For the patient, the regenerative process is always accompanied by some level of constant pain as the nerves are live. The regenerative bath does reduce this to a manageable level but, due to limitations in the process, cannot completely negate it. Live active nerves are a necessary part of the regeneration if the new limb is to be fully functional.
Cybernetics and Bionics
Regenerative limb therapy is not always an option. In some circumstances, for example the military or isolated mining outposts, having an individual incapacitated for up to a year is a neither realistic nor desirable option. Prosthetic replacement is thus a high tech medical alternative.
Cybernetic surgery takes only a matter of hours, and recovery times are in the nature of only a few weeks, rather than the many months necessary for regeneration therapies.
Cyber replacement comes in a variety of ‘grades’:
Baseline: They have few aesthetic graces (although some artists have used them as a canvas to great effect), and are designed primarily for functionality. These have a great deal in common with robotic limbs.

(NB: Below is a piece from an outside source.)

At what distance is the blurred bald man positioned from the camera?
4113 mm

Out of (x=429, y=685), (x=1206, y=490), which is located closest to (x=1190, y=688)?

Because of the differences between natural and artificial materials, these limbs can be made quite small/thin or “skeletonized” (such that they have the appearance of a — rather thick — skeleton or framework) which makes the limb handy for fitting into tight spaces.
Non-skeletonized limbs take up more-or-less the same amount of space as a normal limb, and are generally seen as less threatening by society. Baseline cyberlimbs of either type can attach gear relatively simply to the exterior. Many pirates (for example) attach weapons to the outside of their cyberlimbs, which has come to be known as a “Pirate Holster” thanks to action viddies.
Faux Cyberlimbs: These cyberlimbs are able to mimic natural arms and legs in form as well as function, as their general construction matches that of existing limbs (or designed using aesthetic anatomy programs).
The outer covering of the faux limb consists of organic skin, synthetically grown and matched in DNA to the chromer so that it can be seamlessly grafted to the rest of the body. Inside, a variety of subcomponents heat the skin, provide it with a pulse and other “lifelike” elements. Together, these make the limb reasonably undetectable by a simple visual check. Some alternatives use a realistic looking synthiskin.
Eyes are still not perfected to be completely undtectable to the practiced observer, but nevertheless modern cyber eyes are pretty inconspicuous.
Oversized Cyberlimbs: Reserved for specialised military uses, particular atheletes or the mentally unbalanced, these have larger than normal frames, are highly conspicuous, and have enhanced abilities. The wearer typically needs additional reinforcement to accomodate them.
Bionics and Biotech: the growth of biotech equivalents and ‘improved biotech’ blending biotech with cybernetics, is not currently available on the mass market. There is little doubt that some of the larger companies are busily developing such technologies however, and no doubt prototypes do exist.